▶ **Work instruction A**: Please reproduce the part of the profiling consent text between "You will also" and "and scientific research.", inclusive.
▶ **Work instruction B**: According to the profiling consent text, what must be kept separate when research information cannot be anonymised and is pseudonymised instead?

▶ **Source text**:
————————
Consent to profiling will need to be 'informed consent'

Individuals will need to be given extensive privacy notices, including specific information relating to profiling. Although obligations already exist under existing data protection laws which mean that (subject to certain exemptions), individuals should be informed of who is processing what personal data of theirs and why; information to be provided under the Regulation will be more extensive.

It will include specifics around data profiling activities such as: the existence of the profiling, measures based on profiling, envisaged consequences of profiling and of measures based on profiling as well as how to object to the profiling.

You will also need to be able to prove you actually received the consent in the first place (i.e. an audit trail is needed). Consent must be true consent - the individual must have a genuine choice as to whether to give consent and be able to withdraw consent without detriment. An exception to this right to withdraw consent would be where the information needs to be retained for historical, statistical and scientific research.

Historical, statistical or scientific research information should be anonymised (or if not possible pseudonymised and the key kept separate)
————————
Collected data

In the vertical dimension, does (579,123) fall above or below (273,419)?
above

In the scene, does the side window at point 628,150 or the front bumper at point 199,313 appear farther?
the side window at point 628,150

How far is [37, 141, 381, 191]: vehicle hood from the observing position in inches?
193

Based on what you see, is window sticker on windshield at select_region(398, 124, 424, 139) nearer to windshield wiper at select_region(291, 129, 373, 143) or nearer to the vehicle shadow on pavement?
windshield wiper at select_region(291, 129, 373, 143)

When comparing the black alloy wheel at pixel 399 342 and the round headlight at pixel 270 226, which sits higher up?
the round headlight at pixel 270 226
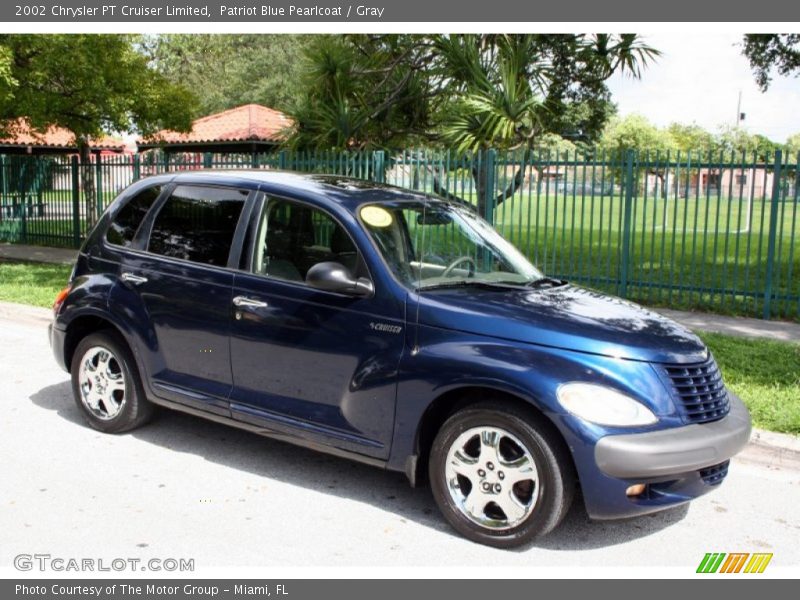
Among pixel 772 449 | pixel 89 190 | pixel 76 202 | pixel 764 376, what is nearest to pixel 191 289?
pixel 772 449

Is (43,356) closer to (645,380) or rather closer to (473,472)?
(473,472)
————————
▶ **Problem solution A**:
You will also need to be able to prove you actually received the consent in the first place (i.e. an audit trail is needed). Consent must be true consent - the individual must have a genuine choice as to whether to give consent and be able to withdraw consent without detriment. An exception to this right to withdraw consent would be where the information needs to be retained for historical, statistical and scientific research.

▶ **Problem solution B**: The key.